◆ Assignment: When you reach the entries below, transcribe each line word for word.

◆ Information shown:
_ _ _ _ _ _ _

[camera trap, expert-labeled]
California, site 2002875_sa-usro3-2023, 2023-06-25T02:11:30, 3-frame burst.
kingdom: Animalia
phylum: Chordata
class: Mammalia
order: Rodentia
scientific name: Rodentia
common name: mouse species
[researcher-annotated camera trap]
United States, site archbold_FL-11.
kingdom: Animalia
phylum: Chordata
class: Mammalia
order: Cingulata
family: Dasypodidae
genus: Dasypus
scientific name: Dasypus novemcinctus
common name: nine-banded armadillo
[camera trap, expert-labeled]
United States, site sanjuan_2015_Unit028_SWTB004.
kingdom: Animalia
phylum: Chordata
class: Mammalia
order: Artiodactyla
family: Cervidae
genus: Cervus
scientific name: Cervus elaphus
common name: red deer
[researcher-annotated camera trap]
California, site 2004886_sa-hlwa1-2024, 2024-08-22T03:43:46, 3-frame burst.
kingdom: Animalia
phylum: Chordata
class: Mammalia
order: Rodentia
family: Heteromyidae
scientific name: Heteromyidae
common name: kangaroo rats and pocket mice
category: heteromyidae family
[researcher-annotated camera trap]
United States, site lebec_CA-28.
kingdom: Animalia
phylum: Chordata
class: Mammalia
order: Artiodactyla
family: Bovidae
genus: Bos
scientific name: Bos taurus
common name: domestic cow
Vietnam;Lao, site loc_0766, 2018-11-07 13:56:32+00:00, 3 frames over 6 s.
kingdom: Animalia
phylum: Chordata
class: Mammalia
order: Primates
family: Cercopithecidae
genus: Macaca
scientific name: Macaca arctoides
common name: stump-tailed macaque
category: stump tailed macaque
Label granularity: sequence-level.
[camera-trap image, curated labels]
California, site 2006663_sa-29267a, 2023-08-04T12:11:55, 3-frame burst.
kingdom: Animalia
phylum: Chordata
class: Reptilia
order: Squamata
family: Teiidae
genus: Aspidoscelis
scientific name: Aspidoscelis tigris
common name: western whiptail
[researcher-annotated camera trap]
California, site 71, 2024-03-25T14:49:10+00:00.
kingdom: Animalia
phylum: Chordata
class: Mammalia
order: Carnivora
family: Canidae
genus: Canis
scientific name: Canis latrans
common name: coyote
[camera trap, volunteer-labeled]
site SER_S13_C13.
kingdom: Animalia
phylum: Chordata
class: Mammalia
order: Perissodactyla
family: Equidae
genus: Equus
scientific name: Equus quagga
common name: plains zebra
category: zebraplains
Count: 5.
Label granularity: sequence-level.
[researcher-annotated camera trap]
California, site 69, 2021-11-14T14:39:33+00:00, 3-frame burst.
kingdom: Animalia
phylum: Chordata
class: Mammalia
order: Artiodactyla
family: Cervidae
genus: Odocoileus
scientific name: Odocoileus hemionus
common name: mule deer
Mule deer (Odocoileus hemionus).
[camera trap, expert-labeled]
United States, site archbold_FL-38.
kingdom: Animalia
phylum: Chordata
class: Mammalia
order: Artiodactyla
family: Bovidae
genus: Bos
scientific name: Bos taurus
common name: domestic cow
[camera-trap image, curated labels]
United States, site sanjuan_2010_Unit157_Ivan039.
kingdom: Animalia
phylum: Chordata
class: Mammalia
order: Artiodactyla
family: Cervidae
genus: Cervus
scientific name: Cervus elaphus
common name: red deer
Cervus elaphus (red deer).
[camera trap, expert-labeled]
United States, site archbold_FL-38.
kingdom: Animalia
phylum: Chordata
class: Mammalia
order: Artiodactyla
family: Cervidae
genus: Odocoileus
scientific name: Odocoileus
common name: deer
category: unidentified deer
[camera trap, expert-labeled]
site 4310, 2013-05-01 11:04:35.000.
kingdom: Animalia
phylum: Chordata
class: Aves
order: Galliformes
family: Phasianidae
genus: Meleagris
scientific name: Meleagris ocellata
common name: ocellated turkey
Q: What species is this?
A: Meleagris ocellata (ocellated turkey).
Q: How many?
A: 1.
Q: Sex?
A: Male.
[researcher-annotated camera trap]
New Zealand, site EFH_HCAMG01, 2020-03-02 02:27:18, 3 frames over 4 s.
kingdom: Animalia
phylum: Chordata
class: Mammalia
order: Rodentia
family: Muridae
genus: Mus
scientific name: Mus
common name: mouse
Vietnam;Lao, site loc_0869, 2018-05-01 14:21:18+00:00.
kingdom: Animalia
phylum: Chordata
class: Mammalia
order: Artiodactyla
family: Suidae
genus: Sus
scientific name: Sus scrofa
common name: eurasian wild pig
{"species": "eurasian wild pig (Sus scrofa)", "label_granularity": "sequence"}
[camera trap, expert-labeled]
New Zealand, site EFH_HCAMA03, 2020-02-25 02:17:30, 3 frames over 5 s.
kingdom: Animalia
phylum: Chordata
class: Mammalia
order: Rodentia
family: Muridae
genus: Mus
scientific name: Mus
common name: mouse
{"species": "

_ _ _ _ _ _ _

◆ Response area:
[camera trap, expert-labeled]
California, site 2002875_sa-usro3-2023, 2023-06-25T02:11:30, 3-frame burst.
kingdom: Animalia
phylum: Chordata
class: Mammalia
order: Rodentia
scientific name: Rodentia
common name: mouse species
[researcher-annotated camera trap]
United States, site archbold_FL-11.
kingdom: Animalia
phylum: Chordata
class: Mammalia
order: Cingulata
family: Dasypodidae
genus: Dasypus
scientific name: Dasypus novemcinctus
common name: nine-banded armadillo
[camera trap, expert-labeled]
United States, site sanjuan_2015_Unit028_SWTB004.
kingdom: Animalia
phylum: Chordata
class: Mammalia
order: Artiodactyla
family: Cervidae
genus: Cervus
scientific name: Cervus elaphus
common name: red deer
[researcher-annotated camera trap]
California, site 2004886_sa-hlwa1-2024, 2024-08-22T03:43:46, 3-frame burst.
kingdom: Animalia
phylum: Chordata
class: Mammalia
order: Rodentia
family: Heteromyidae
scientific name: Heteromyidae
common name: kangaroo rats and pocket mice
category: heteromyidae family
[researcher-annotated camera trap]
United States, site lebec_CA-28.
kingdom: Animalia
phylum: Chordata
class: Mammalia
order: Artiodactyla
family: Bovidae
genus: Bos
scientific name: Bos taurus
common name: domestic cow
Vietnam;Lao, site loc_0766, 2018-11-07 13:56:32+00:00, 3 frames over 6 s.
kingdom: Animalia
phylum: Chordata
class: Mammalia
order: Primates
family: Cercopithecidae
genus: Macaca
scientific name: Macaca arctoides
common name: stump-tailed macaque
category: stump tailed macaque
Label granularity: sequence-level.
[camera-trap image, curated labels]
California, site 2006663_sa-29267a, 2023-08-04T12:11:55, 3-frame burst.
kingdom: Animalia
phylum: Chordata
class: Reptilia
order: Squamata
family: Teiidae
genus: Aspidoscelis
scientific name: Aspidoscelis tigris
common name: western whiptail
[researcher-annotated camera trap]
California, site 71, 2024-03-25T14:49:10+00:00.
kingdom: Animalia
phylum: Chordata
class: Mammalia
order: Carnivora
family: Canidae
genus: Canis
scientific name: Canis latrans
common name: coyote
[camera trap, volunteer-labeled]
site SER_S13_C13.
kingdom: Animalia
phylum: Chordata
class: Mammalia
order: Perissodactyla
family: Equidae
genus: Equus
scientific name: Equus quagga
common name: plains zebra
category: zebraplains
Count: 5.
Label granularity: sequence-level.
[researcher-annotated camera trap]
California, site 69, 2021-11-14T14:39:33+00:00, 3-frame burst.
kingdom: Animalia
phylum: Chordata
class: Mammalia
order: Artiodactyla
family: Cervidae
genus: Odocoileus
scientific name: Odocoileus hemionus
common name: mule deer
Mule deer (Odocoileus hemionus).
[camera trap, expert-labeled]
United States, site archbold_FL-38.
kingdom: Animalia
phylum: Chordata
class: Mammalia
order: Artiodactyla
family: Bovidae
genus: Bos
scientific name: Bos taurus
common name: domestic cow
[camera-trap image, curated labels]
United States, site sanjuan_2010_Unit157_Ivan039.
kingdom: Animalia
phylum: Chordata
class: Mammalia
order: Artiodactyla
family: Cervidae
genus: Cervus
scientific name: Cervus elaphus
common name: red deer
Cervus elaphus (red deer).
[camera trap, expert-labeled]
United States, site archbold_FL-38.
kingdom: Animalia
phylum: Chordata
class: Mammalia
order: Artiodactyla
family: Cervidae
genus: Odocoileus
scientific name: Odocoileus
common name: deer
category: unidentified deer
[camera trap, expert-labeled]
site 4310, 2013-05-01 11:04:35.000.
kingdom: Animalia
phylum: Chordata
class: Aves
order: Galliformes
family: Phasianidae
genus: Meleagris
scientific name: Meleagris ocellata
common name: ocellated turkey
Q: What species is this?
A: Meleagris ocellata (ocellated turkey).
Q: How many?
A: 1.
Q: Sex?
A: Male.
[researcher-annotated camera trap]
New Zealand, site EFH_HCAMG01, 2020-03-02 02:27:18, 3 frames over 4 s.
kingdom: Animalia
phylum: Chordata
class: Mammalia
order: Rodentia
family: Muridae
genus: Mus
scientific name: Mus
common name: mouse
Vietnam;Lao, site loc_0869, 2018-05-01 14:21:18+00:00.
kingdom: Animalia
phylum: Chordata
class: Mammalia
order: Artiodactyla
family: Suidae
genus: Sus
scientific name: Sus scrofa
common name: eurasian wild pig
{"species": "eurasian wild pig (Sus scrofa)", "label_granularity": "sequence"}
[camera trap, expert-labeled]
New Zealand, site EFH_HCAMA03, 2020-02-25 02:17:30, 3 frames over 5 s.
kingdom: Animalia
phylum: Chordata
class: Mammalia
order: Rodentia
family: Muridae
genus: Mus
scientific name: Mus
common name: mouse
{"species": "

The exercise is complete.